Notably, among the social isolation indicators, limited participation in social activities showed the strongest association with suicidal ideation, highlighting the critical role of active social engagement in promoting older adults’ mental health. This finding supports the view that social engagement involves more than the mere presence of relationships; it requires sustained involvement in meaningful roles, such as volunteering, small-group programs, and ongoing community participation, both of which provide access to psychosocial resources buffering against depression and loneliness (Fässberg et al., 2012). Studies have consistently shown that social engagement helps individuals feel valued, fosters a sense of belonging and life purpose, and can significantly reduce the risk of suicidal thoughts (Eades et al., 2019; Franklin et al., 2017). Accordingly, prevention efforts should prioritize infrastructure that makes social participation accessible and rewarding, especially for marginalized individuals who are least likely to self-enroll.
Cross-level moderation analyses revealed that the adverse effects of limited social participation were significantly buffered in communities with higher welfare spending. These findings suggest that low social participation does not inherently translate into psychological risk in communities with stronger welfare support. The standardized estimates also indicate meaningful public health gains: higher welfare spending narrowed the suicide risk gap between isolated and non-isolated older adults. Greater welfare investments can improve the availability and affordability of social infrastructure—such as extended community center hours, staffed outreach and home-visiting, transportation subsidies—thereby lowering barriers to engagement. It may also help address the structural inequalities underlying mental health disparities among older adults (Bergqvist et al., 2013; Lee & Kang, 2020). Specifically, such investments improve access to essential resources, such as basic living necessities, housing improvements, and caring services, thereby fostering a more equitable distribution of well-being across the population (Bergqvist et al., 2013; Ha & Nam, 2022). Together, this more inclusive environment enables isolated older adults to re-integrate into community life and strengthens their resilience to psychological distress and suicidality (Yoon & Cummings, 2019).
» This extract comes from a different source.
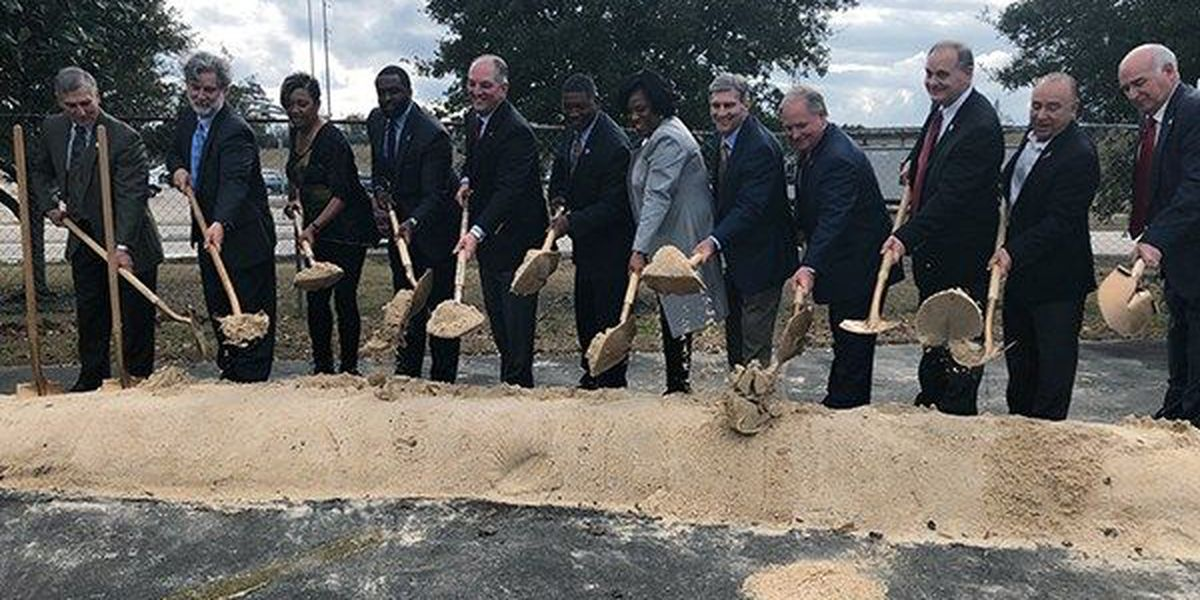 Officials break ground on I-10 widening project in EBR, Ascension Parishes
Our findings remained robust across several sensitivity analyses. Specifically, the protective effect of welfare spending was consistently observed regardless of whether social isolation was measured as ordinal or continuous variables, or when additional confounders (e.g., perceived neighborhood reciprocity, prior suicide attempts, and senior center density) were controlled. Notably, while the buffering effect held for the welfare spending ratio, it was not significant for absolute per capita spending or GRDP-based indicators. This suggests that the protective mechanism is driven by relative local budget priorities—reflecting a community’s strategic commitment—rather than the absolute spending level.
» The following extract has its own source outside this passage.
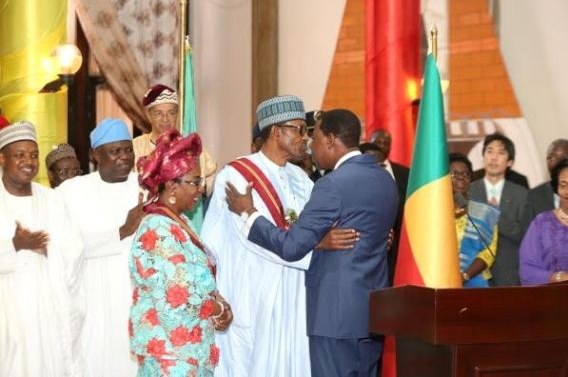 buhari kissing yayi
It is also important to note that the buffering effect of welfare spending varies across demographic groups, supporting both the ‘vulnerability-sensitivity’ and ‘resource-utilization’ perspectives. This heterogeneity may be understood through two complementary perspectives. The significant effect observed among the old-old, together with marginal effects observed among females and rural residents, is broadly consistent with a vulnerability-sensitivity perspective, whereby socially vulnerable groups may benefit most from local welfare efforts. At the same time, the significant effect observed among older adults with higher educational attainment also points to a resource-utilization perspective, highlighting the role of policy literacy in navigating and using available services. Community welfare spending may also confer broader community benefits beyond direct service use. Residing in a community with a high welfare spending may strengthen perceived security and community satisfaction, providing an additional layer of protection.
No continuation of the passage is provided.